* Written problem A:
From the Juju status thread, write out the passage starting at "wallyworld · 19" and ending at "case was covered.".
* Written problem B:
Answer these from the Juju status thread:
(i) What status does Juju report if the pod is not yet running?
(ii) What kind of charm does merlijn-sebrechts give as an example of one that spins up a pod for every related client?
(iii) According to wallyworld, what would Juju display if the charm has set active status but has not yet sent a pod spec?

* Excerpt provided:

━━━━

Juju will display a status derived from what the charm reports and the state of the workload pod. If the charm reports active, Juju will first ensure that the workload pod is running before displaying active. If there’s an error, that will be displayed. If the pod is not yet running, the status reported by Juju will be waiting. And as mentioned previously, if the charm explicitly reports blocked or maintenance, that is reported directly.

So the issue here is that there will not ever be a pod as the charm never asks for one. Current currently sees the lack of a pod as the waiting for container state.

One option would be to introspect the charm metadata, and if there’s no OCI image resources defined at all, then the charm is known not to spin up a workload, and so the status reporting can e adjusted accordingly.

We’ll look to get a fix done for rc1.

merlijn-sebrechts · 19 April 2019 08:39

This would solve my current use-case, but it makes the assumption that a charm with an oci image resource can only be active if there are running pods. A more flexible solution might be to only do the workload status reporting if the current pod spec is non-empty. This could enable a number of interesting use-cases, like a database charm that spins up a pod for every related client. No relations == no pods, but it’s still ready.

wallyworld · 19 April 2019 09:30

There’ still a window where the charm may have a pod spec to send to Juju, but has not yet done so, and the user runs status. In that case:

if the charm has not set any status yet, juju could still display “waiting” (the default initial status).
if the charm has set active status, juju would display “active”

Then if the charm does send a pod spec, Juju would revert to displaying “waiting”.

I think that’s effectively what you’re suggesting. Just wanted to ensure this corner case was covered.

merlijn-sebrechts · 19 April 2019 09:49

Yes, that makes sense, thanks!

━━━━

* Entries:
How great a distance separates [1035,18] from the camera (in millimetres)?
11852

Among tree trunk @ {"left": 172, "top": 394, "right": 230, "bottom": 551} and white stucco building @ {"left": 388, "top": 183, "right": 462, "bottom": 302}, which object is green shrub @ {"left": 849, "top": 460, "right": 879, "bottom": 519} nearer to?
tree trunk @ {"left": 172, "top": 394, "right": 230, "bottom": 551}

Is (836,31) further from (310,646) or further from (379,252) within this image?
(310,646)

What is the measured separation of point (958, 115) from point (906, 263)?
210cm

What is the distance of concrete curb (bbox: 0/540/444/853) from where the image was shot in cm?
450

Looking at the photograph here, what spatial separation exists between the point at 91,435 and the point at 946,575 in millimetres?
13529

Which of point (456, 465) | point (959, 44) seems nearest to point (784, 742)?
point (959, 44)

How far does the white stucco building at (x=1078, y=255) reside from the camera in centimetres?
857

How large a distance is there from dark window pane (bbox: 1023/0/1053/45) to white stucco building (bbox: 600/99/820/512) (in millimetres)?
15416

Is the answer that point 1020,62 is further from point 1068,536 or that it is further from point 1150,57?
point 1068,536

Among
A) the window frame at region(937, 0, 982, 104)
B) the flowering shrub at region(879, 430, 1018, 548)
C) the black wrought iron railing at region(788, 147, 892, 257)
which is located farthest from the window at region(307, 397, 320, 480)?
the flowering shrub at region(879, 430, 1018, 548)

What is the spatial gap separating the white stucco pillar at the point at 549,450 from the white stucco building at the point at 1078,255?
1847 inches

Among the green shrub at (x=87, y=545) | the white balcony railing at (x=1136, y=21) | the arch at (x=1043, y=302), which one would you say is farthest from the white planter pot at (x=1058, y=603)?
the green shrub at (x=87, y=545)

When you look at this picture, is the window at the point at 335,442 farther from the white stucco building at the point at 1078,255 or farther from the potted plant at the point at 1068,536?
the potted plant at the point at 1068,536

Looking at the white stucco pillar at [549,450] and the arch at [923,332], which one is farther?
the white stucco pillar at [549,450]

━━━━

* Exercise solution A:
wallyworld · 19 April 2019 09:30

There’ still a window where the charm may have a pod spec to send to Juju, but has not yet done so, and the user runs status. In that case:

if the charm has not set any status yet, juju could still display “waiting” (the default initial status).
if the charm has set active status, juju would display “active”

Then if the charm does send a pod spec, Juju would revert to displaying “waiting”.

I think that’s effectively what you’re suggesting. Just wanted to ensure this corner case was covered.

* Exercise solution B:
(i) Waiting.
(ii) A database charm.
(iii) "active"